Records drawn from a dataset
------------------------------------
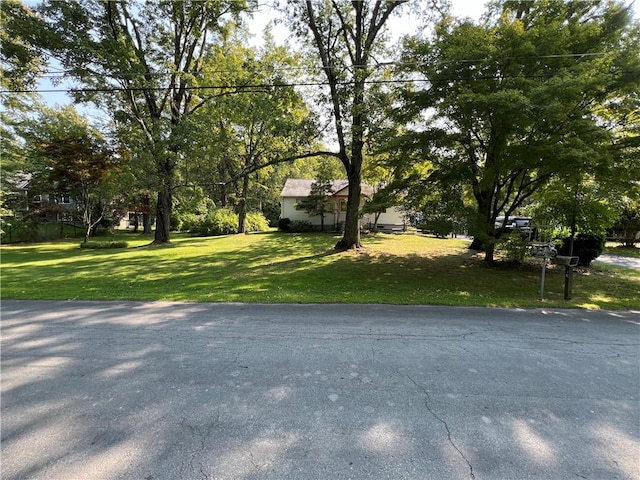 exterior space featuring a front yard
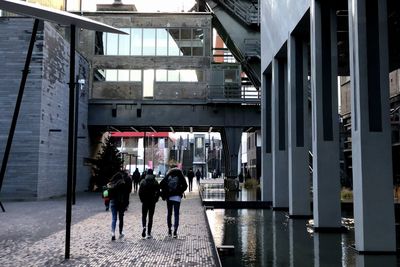 Rear view of people walking near modern buildings in city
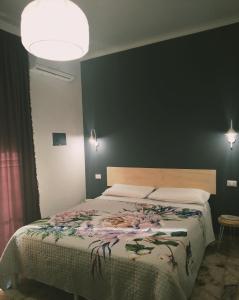 a bedroom with a large bed and a black wall at Nonno Turiddu Elegant Rooms in Caccamo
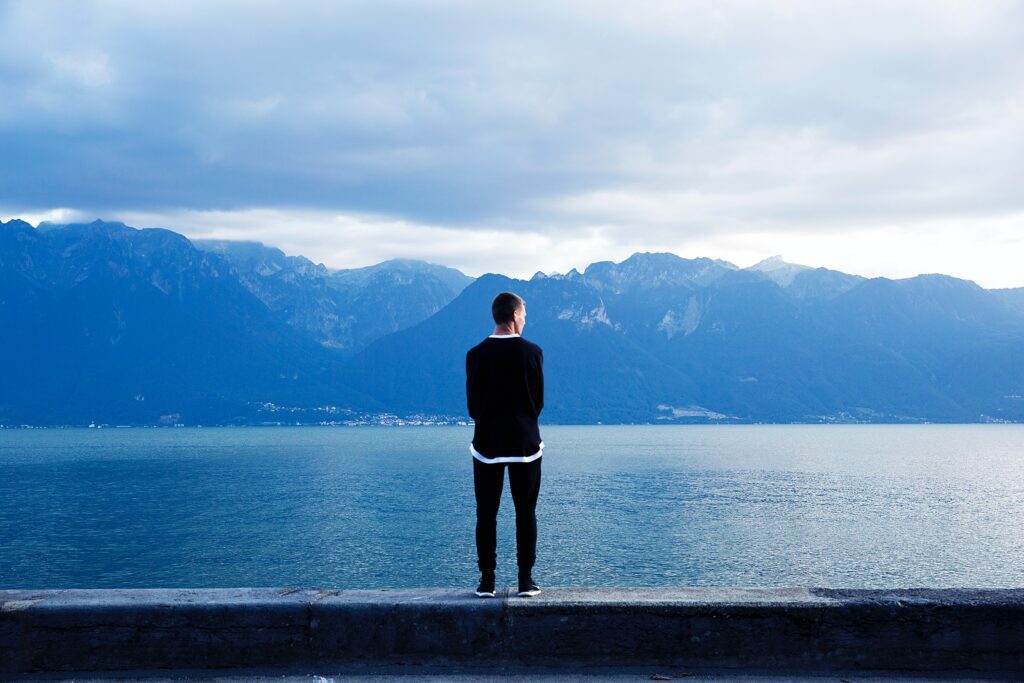 A man standing on the edge of a pier looking out at water.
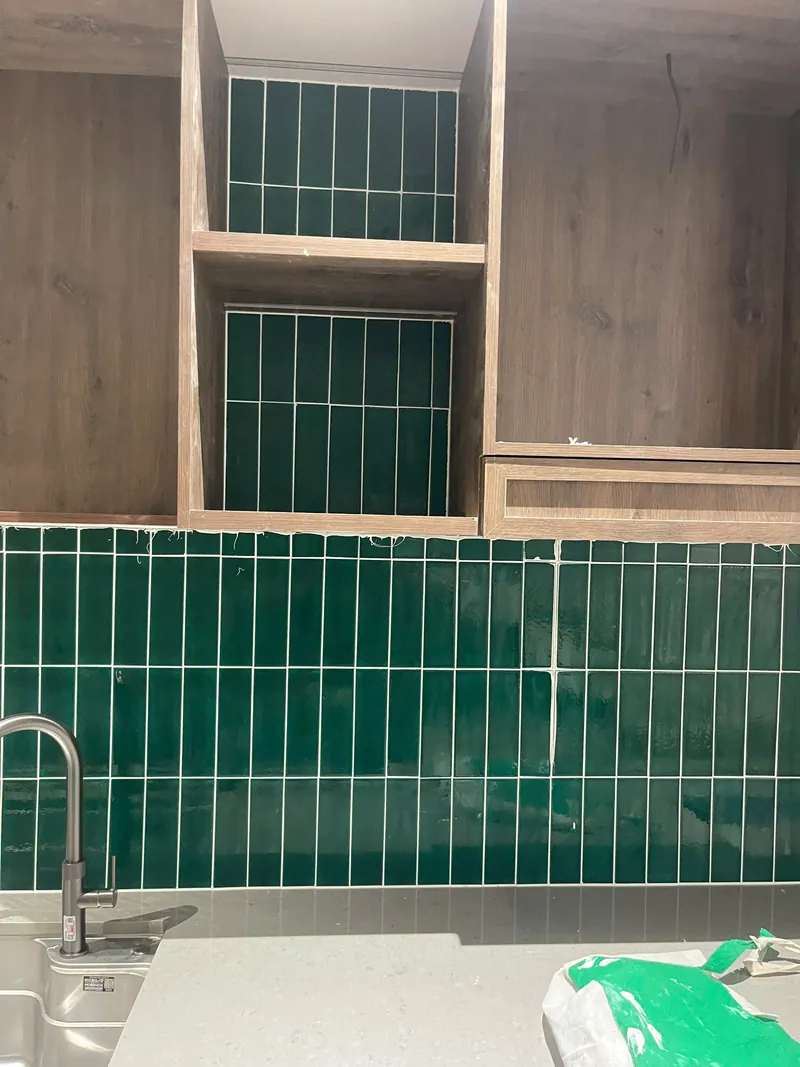 Bếp tủ gỗ với backsplash gạch thẻ xanh rêu và đường ron trắng đều, công trình Bảo Resin tại Đà Nẵng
------------------------------------
Please write out, word for word, only the lines from the one holding "A man standing" through the end of the records above, with both end lines included and the pictures dropped.

▶ [RESPONSE]
 A man standing on the edge of a pier looking out at water.
 Bếp tủ gỗ với backsplash gạch thẻ xanh rêu và đường ron trắng đều, công trình Bảo Resin tại Đà Nẵng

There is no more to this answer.